# Detecting the type of dataset before fetching it as a `PanDataSet`

There are different types of datasets on Pangaea
- Table format datasets (row x col) where we can easily check if it has the desired column
- Seafloor videos which are usually too large to be fetched as a `PanDataSet`
- Images hosted on the website

In this Notebook we will attempt to detect the type of dataset before fetching it as a `PanDataSet`

In [None]:
import os
import sys

import pandas as pd
import pangaeapy
from bs4 import BeautifulSoup

sys.path.append("..")
from downloader.utilz import fetch_child_datasets, has_url_col

## 1. Make search query

In [None]:
query = "seafloor video"
n_results = 200

In [None]:
pq = pangaeapy.PanQuery(query=query, limit=n_results)
print("Requested URL:", pq.PANGAEA_QUERY_URL + "+".join(pq.query.split(" ")))
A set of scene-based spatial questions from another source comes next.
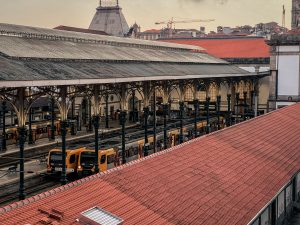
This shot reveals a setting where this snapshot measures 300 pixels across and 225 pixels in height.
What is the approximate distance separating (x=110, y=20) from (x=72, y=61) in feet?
377

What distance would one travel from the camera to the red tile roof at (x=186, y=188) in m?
10.8

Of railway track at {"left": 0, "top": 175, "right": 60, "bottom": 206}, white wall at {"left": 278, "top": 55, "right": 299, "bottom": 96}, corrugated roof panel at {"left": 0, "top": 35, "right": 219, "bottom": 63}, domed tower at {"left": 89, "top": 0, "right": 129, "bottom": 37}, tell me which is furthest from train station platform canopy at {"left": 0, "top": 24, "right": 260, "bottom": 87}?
domed tower at {"left": 89, "top": 0, "right": 129, "bottom": 37}

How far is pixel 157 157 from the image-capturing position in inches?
637

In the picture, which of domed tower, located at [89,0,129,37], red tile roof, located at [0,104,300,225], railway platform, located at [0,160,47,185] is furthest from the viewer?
domed tower, located at [89,0,129,37]

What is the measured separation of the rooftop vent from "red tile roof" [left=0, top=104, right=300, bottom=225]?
26cm

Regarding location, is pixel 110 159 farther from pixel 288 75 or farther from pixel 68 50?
pixel 288 75

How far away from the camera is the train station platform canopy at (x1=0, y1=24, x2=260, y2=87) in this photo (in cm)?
2156

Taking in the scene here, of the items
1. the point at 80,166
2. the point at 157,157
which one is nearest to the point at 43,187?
the point at 80,166

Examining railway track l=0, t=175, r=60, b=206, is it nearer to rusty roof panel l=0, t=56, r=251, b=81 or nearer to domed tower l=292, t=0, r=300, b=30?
rusty roof panel l=0, t=56, r=251, b=81

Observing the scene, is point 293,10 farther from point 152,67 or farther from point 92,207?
point 92,207

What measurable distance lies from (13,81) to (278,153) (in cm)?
1167

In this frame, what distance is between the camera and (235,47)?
3199 inches

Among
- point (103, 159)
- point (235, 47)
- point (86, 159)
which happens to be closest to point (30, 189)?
point (86, 159)

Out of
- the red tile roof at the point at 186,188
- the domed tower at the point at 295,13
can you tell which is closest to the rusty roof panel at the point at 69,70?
the red tile roof at the point at 186,188
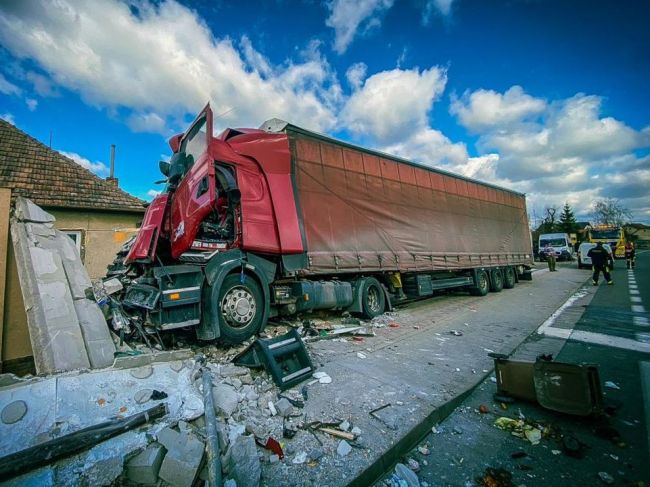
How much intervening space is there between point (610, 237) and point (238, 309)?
98.8ft

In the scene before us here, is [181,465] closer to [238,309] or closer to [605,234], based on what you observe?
[238,309]

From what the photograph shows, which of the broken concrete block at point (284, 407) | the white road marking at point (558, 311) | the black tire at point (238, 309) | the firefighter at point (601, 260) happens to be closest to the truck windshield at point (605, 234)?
the firefighter at point (601, 260)

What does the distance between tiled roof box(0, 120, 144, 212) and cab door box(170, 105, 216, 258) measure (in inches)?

print("Number of results returned:", len(pq.result))
print("Total search results", pq.totalcount)

## 2. Processing a result item
The dictionary returned for each result item has some useful information.

- The `URI` can be used to fetch the `PanDataSet`

- The `type` tells us if it has child datasets

- Within the `html` we find a number of useful info
    - The citation for the dataset
    - The URL of the dataset webpage
    - The dataset size (eg: 
        - 14 datasets (has child datasets)
        - 500 data points (normal tabular format)
        - 50 MBytes (video)
        - unknown (images hosted on website)

In [None]:
result = pq.result[0]
print("Result dict keys:", result.keys())
result

In [None]:
def process_result(result, verbose=False):
    soup = BeautifulSoup(result["html"])
    citation = soup.find("div", attrs={"class": "citation"}).text
    url = soup.find("a", attrs={"class": "dataset-link"})["href"]
    size = soup.find_all("td", class_="content")[-1].text
    is_parent = True if result["type"] == "parent" else False

    if verbose:
        print(citation, url)
        print(
            f"Dataset size: {size}, Has child datasets: {is_parent}, TF-IDF Score: {result['score']}"
        )
    return url, size

In [None]:
# Testing function
from numpy.random import randint

idx = randint(0, len(pq.result))
url, size = process_result(pq.result[idx], verbose=True)

In [None]:
url, size

## 3. Viewing results

In [None]:
for i, result in enumerate(pq.result):
    url, size = process_result(result)
    if not "data" in size:  # Excluding datasets/data points
        print(f"[{i}]", size, url)

In [None]:
for result in pq.result:
    process_result(result, verbose=True)
    print("-" * 120)